When you reach the line that has "日本资生堂UNO 男士美白保湿洗面奶130g" in the material below, reproduce it and each line after it exactly, through the last one.
--------------------------------------------------
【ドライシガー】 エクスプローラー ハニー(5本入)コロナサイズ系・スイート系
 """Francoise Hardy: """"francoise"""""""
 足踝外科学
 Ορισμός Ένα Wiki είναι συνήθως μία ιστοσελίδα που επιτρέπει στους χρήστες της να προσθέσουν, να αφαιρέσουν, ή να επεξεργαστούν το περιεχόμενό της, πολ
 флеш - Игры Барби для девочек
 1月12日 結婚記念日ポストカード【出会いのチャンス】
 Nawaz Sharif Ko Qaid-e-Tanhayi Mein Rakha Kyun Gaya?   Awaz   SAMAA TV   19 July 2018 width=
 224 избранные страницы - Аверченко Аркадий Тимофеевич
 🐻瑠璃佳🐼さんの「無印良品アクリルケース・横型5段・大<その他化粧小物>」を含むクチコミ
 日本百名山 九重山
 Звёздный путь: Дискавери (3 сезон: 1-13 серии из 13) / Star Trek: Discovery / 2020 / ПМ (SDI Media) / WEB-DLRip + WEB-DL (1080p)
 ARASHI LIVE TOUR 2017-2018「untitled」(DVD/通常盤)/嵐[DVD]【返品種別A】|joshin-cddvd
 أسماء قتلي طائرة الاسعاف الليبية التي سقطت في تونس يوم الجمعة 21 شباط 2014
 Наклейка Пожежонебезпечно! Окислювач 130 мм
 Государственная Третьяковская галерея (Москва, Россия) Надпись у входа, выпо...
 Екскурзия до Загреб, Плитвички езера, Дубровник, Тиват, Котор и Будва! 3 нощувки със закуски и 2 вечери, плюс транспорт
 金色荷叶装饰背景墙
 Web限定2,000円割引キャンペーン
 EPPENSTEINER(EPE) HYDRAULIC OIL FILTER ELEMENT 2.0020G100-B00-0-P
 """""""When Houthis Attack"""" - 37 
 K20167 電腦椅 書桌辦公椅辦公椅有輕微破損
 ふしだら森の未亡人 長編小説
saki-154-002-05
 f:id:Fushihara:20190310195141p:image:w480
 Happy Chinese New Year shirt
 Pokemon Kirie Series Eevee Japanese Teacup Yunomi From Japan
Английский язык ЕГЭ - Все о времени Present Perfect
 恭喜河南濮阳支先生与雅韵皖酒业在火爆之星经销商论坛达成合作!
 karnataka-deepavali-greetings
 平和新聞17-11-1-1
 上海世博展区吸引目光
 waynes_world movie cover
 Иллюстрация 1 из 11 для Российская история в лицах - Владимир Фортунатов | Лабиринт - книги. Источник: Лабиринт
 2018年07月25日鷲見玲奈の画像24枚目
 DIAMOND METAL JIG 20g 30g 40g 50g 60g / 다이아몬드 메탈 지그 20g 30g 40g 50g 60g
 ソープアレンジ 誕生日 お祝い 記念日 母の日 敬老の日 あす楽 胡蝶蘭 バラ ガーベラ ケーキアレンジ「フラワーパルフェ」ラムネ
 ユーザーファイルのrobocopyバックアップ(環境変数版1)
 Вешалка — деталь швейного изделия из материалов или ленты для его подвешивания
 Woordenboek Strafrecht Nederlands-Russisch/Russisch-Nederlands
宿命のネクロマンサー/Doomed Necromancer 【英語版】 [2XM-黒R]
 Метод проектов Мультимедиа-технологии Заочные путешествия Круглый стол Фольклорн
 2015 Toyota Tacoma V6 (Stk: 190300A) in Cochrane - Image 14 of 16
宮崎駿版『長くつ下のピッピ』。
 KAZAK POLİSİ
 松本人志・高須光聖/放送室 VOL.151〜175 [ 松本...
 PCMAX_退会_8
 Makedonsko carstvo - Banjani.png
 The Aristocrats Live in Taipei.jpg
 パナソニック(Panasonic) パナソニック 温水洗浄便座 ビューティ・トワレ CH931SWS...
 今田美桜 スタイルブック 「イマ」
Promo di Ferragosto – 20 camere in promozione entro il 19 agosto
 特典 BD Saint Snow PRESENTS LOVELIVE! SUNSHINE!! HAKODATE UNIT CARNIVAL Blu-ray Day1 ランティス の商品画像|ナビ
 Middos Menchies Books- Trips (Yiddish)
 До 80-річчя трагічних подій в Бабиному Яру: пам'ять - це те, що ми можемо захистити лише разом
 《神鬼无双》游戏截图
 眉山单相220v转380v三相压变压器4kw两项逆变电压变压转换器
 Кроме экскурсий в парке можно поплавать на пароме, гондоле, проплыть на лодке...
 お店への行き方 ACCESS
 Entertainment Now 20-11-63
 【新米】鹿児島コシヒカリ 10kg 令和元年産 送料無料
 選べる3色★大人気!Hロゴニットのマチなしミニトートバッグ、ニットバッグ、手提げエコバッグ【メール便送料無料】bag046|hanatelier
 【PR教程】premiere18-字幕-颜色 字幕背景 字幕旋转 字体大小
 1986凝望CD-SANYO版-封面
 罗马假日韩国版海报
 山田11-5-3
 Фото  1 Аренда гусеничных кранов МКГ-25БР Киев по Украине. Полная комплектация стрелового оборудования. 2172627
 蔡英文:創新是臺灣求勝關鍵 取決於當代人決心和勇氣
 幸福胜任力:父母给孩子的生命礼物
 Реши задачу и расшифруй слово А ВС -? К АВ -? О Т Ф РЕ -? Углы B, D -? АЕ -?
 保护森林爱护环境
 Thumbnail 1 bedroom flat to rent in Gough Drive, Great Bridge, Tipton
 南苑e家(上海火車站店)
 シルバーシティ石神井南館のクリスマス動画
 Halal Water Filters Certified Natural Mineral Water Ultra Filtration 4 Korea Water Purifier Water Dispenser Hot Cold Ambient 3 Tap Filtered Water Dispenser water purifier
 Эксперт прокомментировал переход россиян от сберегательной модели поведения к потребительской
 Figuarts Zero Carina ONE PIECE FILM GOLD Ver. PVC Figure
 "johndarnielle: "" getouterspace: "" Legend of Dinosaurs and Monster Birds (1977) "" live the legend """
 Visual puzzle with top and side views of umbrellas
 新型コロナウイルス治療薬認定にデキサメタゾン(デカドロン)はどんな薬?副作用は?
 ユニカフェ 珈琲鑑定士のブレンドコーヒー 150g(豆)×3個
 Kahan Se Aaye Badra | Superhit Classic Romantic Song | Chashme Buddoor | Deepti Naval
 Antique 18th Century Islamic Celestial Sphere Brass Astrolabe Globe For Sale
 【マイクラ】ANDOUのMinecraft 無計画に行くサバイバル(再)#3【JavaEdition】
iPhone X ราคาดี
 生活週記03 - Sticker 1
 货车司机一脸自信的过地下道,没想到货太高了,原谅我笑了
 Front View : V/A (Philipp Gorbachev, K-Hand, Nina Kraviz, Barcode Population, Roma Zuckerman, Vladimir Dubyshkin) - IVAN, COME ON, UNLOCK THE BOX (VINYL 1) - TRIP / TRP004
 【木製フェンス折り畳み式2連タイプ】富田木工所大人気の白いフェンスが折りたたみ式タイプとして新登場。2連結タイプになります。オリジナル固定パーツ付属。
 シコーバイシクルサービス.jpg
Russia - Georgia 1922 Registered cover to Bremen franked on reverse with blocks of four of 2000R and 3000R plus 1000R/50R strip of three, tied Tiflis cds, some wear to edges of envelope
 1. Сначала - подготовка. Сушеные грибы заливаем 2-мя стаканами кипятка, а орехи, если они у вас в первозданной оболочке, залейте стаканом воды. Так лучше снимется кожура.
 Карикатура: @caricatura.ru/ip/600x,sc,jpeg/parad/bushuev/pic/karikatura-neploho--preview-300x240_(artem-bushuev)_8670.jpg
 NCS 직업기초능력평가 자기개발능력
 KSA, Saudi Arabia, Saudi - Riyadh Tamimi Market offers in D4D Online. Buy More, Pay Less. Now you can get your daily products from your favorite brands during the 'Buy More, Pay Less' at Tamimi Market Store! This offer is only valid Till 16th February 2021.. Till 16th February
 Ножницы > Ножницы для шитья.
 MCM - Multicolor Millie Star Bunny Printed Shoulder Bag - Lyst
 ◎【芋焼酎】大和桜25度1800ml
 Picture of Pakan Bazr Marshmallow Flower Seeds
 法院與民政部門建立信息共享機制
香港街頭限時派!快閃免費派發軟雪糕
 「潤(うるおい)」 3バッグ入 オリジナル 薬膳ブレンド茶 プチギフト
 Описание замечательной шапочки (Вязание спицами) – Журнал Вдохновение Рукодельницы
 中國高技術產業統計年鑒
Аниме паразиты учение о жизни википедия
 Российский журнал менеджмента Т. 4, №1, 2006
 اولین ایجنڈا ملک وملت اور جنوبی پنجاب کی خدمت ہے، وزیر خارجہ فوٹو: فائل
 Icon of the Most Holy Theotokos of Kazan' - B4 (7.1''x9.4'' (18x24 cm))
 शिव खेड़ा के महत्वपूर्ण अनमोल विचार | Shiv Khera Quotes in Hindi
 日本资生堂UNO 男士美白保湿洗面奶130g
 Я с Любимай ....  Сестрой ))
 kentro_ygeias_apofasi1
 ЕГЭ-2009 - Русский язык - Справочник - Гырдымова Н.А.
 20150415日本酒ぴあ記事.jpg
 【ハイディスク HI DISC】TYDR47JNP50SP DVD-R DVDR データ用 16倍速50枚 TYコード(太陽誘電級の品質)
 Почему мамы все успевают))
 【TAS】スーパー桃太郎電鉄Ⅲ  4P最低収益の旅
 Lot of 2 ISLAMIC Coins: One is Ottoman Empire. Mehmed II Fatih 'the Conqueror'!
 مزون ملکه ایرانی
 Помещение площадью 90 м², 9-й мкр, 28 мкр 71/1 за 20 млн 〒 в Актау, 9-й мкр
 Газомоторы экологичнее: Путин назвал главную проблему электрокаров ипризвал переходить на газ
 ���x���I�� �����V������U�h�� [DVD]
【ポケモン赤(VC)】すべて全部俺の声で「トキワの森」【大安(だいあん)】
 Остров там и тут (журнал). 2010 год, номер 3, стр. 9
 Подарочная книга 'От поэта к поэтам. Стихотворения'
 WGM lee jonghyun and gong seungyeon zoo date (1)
--------------------------------------------------
▶ FINISHED EXERCISE
 日本资生堂UNO 男士美白保湿洗面奶130g
 Я с Любимай ....  Сестрой ))
 kentro_ygeias_apofasi1
 ЕГЭ-2009 - Русский язык - Справочник - Гырдымова Н.А.
 20150415日本酒ぴあ記事.jpg
 【ハイディスク HI DISC】TYDR47JNP50SP DVD-R DVDR データ用 16倍速50枚 TYコード(太陽誘電級の品質)
 Почему мамы все успевают))
 【TAS】スーパー桃太郎電鉄Ⅲ  4P最低収益の旅
 Lot of 2 ISLAMIC Coins: One is Ottoman Empire. Mehmed II Fatih 'the Conqueror'!
 مزون ملکه ایرانی
 Помещение площадью 90 м², 9-й мкр, 28 мкр 71/1 за 20 млн 〒 в Актау, 9-й мкр
 Газомоторы экологичнее: Путин назвал главную проблему электрокаров ипризвал переходить на газ
 ���x���I�� �����V������U�h�� [DVD]
【ポケモン赤(VC)】すべて全部俺の声で「トキワの森」【大安(だいあん)】
 Остров там и тут (журнал). 2010 год, номер 3, стр. 9
 Подарочная книга 'От поэта к поэтам. Стихотворения'
 WGM lee jonghyun and gong seungyeon zoo date (1)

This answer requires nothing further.